Excessive stretching/repetitive strain and micro-tearing of the plantar fascia is commonly caused by:
  • Abnormal repetitive strain (e.g. excess abnormal running technique)
  • Excess activity over a short period of time (e.g. increasing the intensity of a training regime too quickly).
  • Overweight or sedentary lifestyle.
  • Exercising on excessively hard surfaces
  • There is evidence of an increase incidence with aging.
  • Some people have a history of other leg injuries that may have cause the way you walk to change (which may affect the foot).
  • There are some arthritic conditions that may also cause plantar fasciitis (this may require referral for further investigation if suspected).
Signs & Symptoms
  • Most common complaint is pain on the under surface of the heel.
  • Pain often comes on with the first few steps after sitting/sleeping.
  • Pain is relieved by taking pressure off the foot.
  • People who spend the day on their feet may experience increased pain towards the end of the day.
  • Pain can sometimes improve after walking for a while.

Osteopathic Treatment

  • Your osteopath will perform a detailed past medical history and perform a physical examination to determine the extent of the injury and treatment approach.
  • Your osteopath will review your legs, pelvis, back and the rest of the body to ensure that the walking/running cycle is not influencing your feet in an abnormal way.
  • You may be referred for imaging studies (X-ray, CT, or ultrasound) if further investigation is required.


  • Ice is beneficial in the first 24-48 hours (3 sets of 10 minutes on 10 minutes off - 3-4 times per day).
  • A short course pain relieving and/or anti-inflammatory medication may be of benefit with consultation of your doctor or pharmacist.
  • Your osteopath may prescribe wearing a heel lift over a short course to assist with reducing the strain on your foot.
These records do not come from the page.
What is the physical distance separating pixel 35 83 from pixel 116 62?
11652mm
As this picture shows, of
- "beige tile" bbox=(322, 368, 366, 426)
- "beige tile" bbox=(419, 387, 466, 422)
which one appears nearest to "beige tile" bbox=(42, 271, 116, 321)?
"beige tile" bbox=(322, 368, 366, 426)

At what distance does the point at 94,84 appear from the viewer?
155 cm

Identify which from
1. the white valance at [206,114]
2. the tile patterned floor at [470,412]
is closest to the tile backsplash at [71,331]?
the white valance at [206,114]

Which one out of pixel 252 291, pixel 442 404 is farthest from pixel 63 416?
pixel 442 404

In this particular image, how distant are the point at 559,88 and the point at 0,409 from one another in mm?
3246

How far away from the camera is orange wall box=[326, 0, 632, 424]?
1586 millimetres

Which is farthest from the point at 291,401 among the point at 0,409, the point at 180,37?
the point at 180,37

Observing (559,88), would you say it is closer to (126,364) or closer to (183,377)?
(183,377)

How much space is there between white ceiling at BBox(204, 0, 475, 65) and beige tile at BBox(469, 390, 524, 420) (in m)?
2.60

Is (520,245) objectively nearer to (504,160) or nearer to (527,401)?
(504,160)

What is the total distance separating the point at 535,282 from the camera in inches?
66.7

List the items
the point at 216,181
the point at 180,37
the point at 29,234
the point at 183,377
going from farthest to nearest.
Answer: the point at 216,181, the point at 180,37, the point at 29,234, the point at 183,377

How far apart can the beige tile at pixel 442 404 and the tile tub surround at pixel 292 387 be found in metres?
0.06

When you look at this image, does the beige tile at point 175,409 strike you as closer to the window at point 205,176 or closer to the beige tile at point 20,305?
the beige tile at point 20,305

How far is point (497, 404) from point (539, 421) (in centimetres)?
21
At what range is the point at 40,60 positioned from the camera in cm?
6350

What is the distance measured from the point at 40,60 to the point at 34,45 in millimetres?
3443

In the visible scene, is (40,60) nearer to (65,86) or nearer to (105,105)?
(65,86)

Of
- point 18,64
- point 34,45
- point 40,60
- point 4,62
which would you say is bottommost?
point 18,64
Strapping is also of some benefit in the initial stages.
  • A very effective self treatment technique for plantar fasciitis is a golf ball (or equivalent) self massage routine. Only commence this on advice from your osteopath. Simply place the golf ball on the floor and massage your foot by gently rolling it over the ball for approximately 5 minutes (2-3 times per day). Alternatives suggested are rolling a broom handle, water bottle, or even a frozen lime.
  • Once pain has settled you will be prescribed stretching and strengthening exercises with an aim to restoring your foot to its pre-injury state and make it stronger with an aim to prevent recurrence.
  • You will also be educated on lifestyle and ergonomical factors that may have contributed to the sprain.